Very simply put, proof complexity can be said to be the study of how to provide a short and efficiently verifiable certificate of the fact that a given propositional logic formula (typically in conjunctive normal form, or CNF) is unsatisfiable. Note that for satisfiable formulas there are very succinct certificates—just list a satisfying assignment—but for unsatisfiable formulas it is not quite clear what to do.
It is widely believed that it is not possible in general to give short certificates for unsatisfiable formulas, which if proven would imply P ≠ NP. One important research direction in proof complexity is to approach this distant goal by establishing lower bounds for stronger and stronger proof systems.
Another reason to study proof complexity is that any algorithm for the satisfiability problem (a SAT solver) uses some method of reasoning for deciding whether a formula is satisfiable or unsatisfiable. Studying the proof systems corresponding to these methods of reasoning and proving upper and lower bounds for them tells us something about the potential and limitations of such SAT solvers.

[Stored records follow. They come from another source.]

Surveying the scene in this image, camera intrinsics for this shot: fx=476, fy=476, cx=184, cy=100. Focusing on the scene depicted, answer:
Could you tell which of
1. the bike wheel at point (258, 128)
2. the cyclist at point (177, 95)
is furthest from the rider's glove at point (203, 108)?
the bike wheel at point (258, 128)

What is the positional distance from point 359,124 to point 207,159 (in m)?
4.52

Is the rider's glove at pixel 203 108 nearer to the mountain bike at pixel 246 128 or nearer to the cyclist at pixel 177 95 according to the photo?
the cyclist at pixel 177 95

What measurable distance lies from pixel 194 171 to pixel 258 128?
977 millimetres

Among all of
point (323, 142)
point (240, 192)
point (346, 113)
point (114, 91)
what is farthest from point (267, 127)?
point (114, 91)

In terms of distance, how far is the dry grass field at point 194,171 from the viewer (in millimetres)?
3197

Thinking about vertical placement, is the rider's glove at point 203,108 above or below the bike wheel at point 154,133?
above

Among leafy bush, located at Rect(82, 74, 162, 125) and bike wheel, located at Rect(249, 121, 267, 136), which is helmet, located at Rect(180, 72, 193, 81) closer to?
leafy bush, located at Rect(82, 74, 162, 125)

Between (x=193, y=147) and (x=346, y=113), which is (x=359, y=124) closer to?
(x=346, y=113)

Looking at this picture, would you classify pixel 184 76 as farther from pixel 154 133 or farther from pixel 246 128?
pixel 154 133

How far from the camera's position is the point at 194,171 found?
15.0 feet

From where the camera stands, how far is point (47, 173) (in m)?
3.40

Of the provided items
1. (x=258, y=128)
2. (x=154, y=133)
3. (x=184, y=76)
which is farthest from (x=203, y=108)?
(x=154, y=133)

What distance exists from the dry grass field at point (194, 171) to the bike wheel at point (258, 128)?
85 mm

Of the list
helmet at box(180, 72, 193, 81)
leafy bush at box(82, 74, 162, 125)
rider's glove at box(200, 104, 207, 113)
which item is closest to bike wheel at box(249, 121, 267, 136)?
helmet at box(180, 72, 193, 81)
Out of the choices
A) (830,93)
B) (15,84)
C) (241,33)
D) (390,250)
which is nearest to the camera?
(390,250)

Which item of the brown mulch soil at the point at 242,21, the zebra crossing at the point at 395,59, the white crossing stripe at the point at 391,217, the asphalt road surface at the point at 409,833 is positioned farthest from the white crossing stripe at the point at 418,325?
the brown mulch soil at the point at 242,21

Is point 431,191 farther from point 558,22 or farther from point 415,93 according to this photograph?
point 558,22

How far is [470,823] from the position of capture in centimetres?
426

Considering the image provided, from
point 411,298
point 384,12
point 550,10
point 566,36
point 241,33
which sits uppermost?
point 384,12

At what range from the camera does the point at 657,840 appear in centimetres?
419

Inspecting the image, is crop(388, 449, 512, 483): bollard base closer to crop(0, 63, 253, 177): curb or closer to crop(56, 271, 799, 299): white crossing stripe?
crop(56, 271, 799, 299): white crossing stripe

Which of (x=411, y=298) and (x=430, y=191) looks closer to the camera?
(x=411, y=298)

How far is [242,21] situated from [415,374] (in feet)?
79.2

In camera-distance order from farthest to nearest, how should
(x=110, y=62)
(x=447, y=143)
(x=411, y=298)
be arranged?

This course will have a bias towards this second reason, and will therefore focus on proof systems that are especially interesting from a SAT solving perspective. A list of subjects that the course is intended to cover (which is very likely overly optimistic) is as follows:
- General proof complexity
- Some proof complexity fundamentals
- Connections to complexity theory (P vs. NP) and SAT solving
- Resolution
- Proof length and proof space: upper bounds, lower bounds and trade-offs
- Proof width and its connection to length and space
- Automatizability: can one search for resolution proofs efficiently?
- k-DNF resolution
- Proof length and proof space: upper bounds, lower bounds and trade-offs
- Hiearchy of proof systems for increasing k
- Polynomial calculus
- Upper and lower bounds on proof size
- Proof degree and its connection to size
- Proof space
- Cutting planes
- Upper and lower bounds on proof size
- Interpolation
- SAT solving
- Basics of SAT solvers based on resolution (DPLL, clause learning)
- Depending on time, participant interest, and calendar constraints, possibly also some more in-depth coverage of how state-of-the-art SAT solvers work
When discussing the above subjects, we might also need to make excursions into other areas such as communication complexity, circuit complexity, and pebble games (depending on exactly which results we will study and in what depth).